DevOps for Embedded - robbya
https://www.stupid-projects.com/devops-for-embedded-part-1/
======
nineteen999
Three particular comments stood out to me:

> It’s not necessary to automate the 100% of your infrastructure

This is true IMHO, although it's a good goal to strive for, even if you fall
short. I will add that if you get to 95 or 99%, the remainder should be well
documented and that documentation shared within your team. There's nothing
more frustrating than finding that the automation _almost_ works, but there's
those one or two manual steps that require that one guy who is on leave this
week. Even more so if those steps could have been easily automated.
Rediscovering this stuff is usually wasted effort.

> Some would argue that also the coffee machine should be also included in the
> automation process

Unfortunately, even in companies worth $1bn+, I've seen the devops guys
working on the coffee pot because it's more interesting than automating that
last 5% of stuff that only they know about.

> You need only to find the simplest solution for your problem.
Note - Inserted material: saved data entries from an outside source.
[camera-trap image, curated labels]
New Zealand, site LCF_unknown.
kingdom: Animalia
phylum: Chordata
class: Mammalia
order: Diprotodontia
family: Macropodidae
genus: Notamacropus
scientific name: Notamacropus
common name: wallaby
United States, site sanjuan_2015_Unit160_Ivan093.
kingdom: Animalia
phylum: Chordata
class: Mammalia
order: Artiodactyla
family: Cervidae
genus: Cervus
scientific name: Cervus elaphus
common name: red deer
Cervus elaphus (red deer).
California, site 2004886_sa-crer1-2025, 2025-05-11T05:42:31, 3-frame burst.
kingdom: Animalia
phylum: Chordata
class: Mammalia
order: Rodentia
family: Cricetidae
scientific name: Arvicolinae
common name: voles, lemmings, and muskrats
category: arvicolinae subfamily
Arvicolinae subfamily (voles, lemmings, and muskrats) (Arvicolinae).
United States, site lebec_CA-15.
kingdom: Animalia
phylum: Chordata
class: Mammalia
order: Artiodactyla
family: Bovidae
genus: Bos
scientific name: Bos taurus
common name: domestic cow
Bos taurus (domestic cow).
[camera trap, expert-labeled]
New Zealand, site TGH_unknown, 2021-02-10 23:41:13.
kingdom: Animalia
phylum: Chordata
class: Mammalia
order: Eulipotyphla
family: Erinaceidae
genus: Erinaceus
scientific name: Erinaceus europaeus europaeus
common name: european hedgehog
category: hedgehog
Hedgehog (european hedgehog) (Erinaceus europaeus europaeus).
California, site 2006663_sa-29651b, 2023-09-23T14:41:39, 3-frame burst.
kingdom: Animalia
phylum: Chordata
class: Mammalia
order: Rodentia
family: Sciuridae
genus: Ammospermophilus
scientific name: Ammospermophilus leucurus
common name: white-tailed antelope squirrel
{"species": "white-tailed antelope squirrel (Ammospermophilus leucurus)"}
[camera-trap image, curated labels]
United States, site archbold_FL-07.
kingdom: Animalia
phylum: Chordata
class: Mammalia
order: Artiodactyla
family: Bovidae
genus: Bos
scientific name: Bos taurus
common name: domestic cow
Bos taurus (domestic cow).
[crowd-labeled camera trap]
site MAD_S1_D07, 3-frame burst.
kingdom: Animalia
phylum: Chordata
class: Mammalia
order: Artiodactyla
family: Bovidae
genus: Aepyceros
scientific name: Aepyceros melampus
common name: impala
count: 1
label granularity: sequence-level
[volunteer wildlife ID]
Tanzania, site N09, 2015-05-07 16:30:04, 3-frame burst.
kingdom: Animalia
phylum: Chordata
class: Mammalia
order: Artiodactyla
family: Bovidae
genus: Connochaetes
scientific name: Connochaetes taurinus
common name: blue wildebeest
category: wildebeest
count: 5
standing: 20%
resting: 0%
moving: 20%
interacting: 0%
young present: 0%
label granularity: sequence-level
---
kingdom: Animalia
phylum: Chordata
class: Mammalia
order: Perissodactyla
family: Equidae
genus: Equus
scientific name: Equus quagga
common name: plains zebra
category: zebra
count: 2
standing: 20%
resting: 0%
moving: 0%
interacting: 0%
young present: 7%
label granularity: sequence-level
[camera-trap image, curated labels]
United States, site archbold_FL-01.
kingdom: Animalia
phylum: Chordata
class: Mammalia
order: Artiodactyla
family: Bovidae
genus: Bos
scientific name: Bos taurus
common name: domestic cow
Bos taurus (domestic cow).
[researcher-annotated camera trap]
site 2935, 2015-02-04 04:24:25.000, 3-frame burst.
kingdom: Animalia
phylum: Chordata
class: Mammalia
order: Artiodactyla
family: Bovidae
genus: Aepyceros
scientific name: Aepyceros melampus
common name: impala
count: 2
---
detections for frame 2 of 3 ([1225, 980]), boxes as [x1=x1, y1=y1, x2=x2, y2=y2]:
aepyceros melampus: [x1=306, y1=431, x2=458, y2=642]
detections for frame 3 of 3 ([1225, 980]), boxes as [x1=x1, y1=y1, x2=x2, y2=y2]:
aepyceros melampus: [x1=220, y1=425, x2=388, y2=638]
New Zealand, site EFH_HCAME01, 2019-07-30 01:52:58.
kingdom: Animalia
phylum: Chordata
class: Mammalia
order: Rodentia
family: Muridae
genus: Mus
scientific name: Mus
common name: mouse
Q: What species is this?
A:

This is another thing I've seen devops teams fall foul of - using a much more
complicated solution than is necessary, introducing extra tools with extra
dependencies when a line of bash, python or perl somewhere would have done the
trick. They could/should have invested the time they would have spent on the
complicated solution finishing off that last 5% of automation that is missing
from the source control repository and/or documentation.